In the two weeks following the overturn of Roe, GOP politicos tweeted about the border more than three times as much as about one of the most disruptive and devastating Supreme Court decisions of all time. And they mentioned migrants nearly twice as often as they did the Jan. 6 committee.

They know that talking abortion and the Jan. 6 riots are losing bets for them, so they’re going to the border and immigration.

4. Right-wing media revives its “migrant caravan” plotline

In the month of June, there were:

  • 4,514 negative mentions of immigration in right-wing media,

  • More than 180,000 negative references to immigration on all of Twitter

  • 2,405 mentions from GOP Twitter accounts.

The media mentions were driven by reports from Fox News about a migrant caravan of up to 15,000 people approaching the U.S.-Mexico border and a NewsMax article highlighting that Arizona and Texas have sent 79 buses to Washington D.C. with over 2,500 migrants.

The primary source for right-wing mentions occurred on June 28th after the heartbreaking news that over 50 migrants were found dead in an overheated tractor-trailer in San Antonio.
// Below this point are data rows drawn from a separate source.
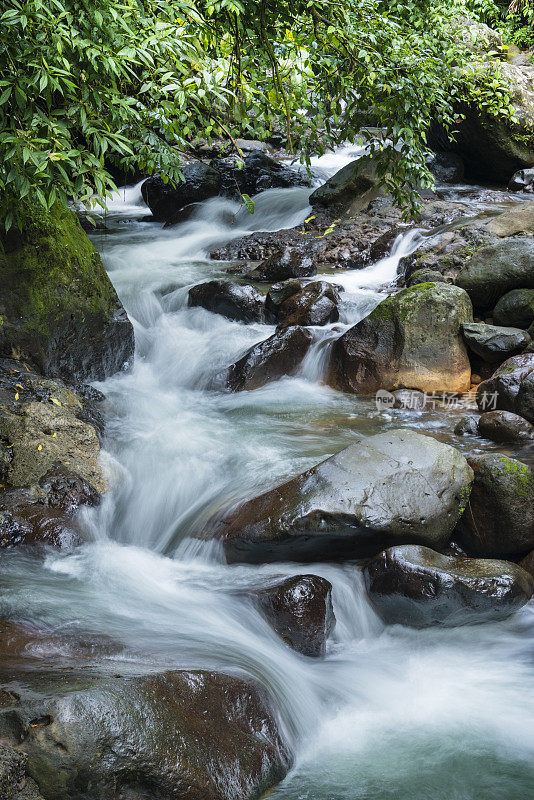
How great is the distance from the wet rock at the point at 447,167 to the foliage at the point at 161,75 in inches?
339

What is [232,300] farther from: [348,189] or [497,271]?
[348,189]

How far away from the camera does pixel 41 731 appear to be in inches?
79.7

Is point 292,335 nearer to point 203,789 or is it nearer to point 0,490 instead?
point 0,490

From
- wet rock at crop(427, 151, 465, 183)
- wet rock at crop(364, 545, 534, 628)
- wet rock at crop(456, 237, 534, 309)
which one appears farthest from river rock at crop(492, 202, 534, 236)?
wet rock at crop(364, 545, 534, 628)

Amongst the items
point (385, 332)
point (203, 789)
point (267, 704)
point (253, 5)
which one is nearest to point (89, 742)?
point (203, 789)

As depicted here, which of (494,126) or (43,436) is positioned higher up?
(494,126)

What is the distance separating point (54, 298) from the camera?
605 cm

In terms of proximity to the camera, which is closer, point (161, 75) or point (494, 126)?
point (161, 75)

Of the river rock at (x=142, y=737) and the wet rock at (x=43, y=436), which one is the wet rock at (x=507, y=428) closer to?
the wet rock at (x=43, y=436)

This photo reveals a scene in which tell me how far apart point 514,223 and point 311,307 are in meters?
3.37

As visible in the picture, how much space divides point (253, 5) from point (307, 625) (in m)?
3.99

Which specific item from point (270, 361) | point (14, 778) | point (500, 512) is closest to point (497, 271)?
point (270, 361)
Instead of expressing condolences, many right-wing figures used this moment to politicize the border further. Republicans, such as Governor Greg Abbott, wasted no time blaming the tragedy on President Biden's "open borders" policies. Rep. Andy Biggs also tweeted that Biden's "open border" was what "helped facilitate human trafficking."

Reality check: Migration to the border has increased since President Reagan, and restrictive immigration policies like Title 42 and a lack of legal immigration pathways forces migrants to take life-threatening journeys to escape either persecution, violence, communism or the effects of natural disasters.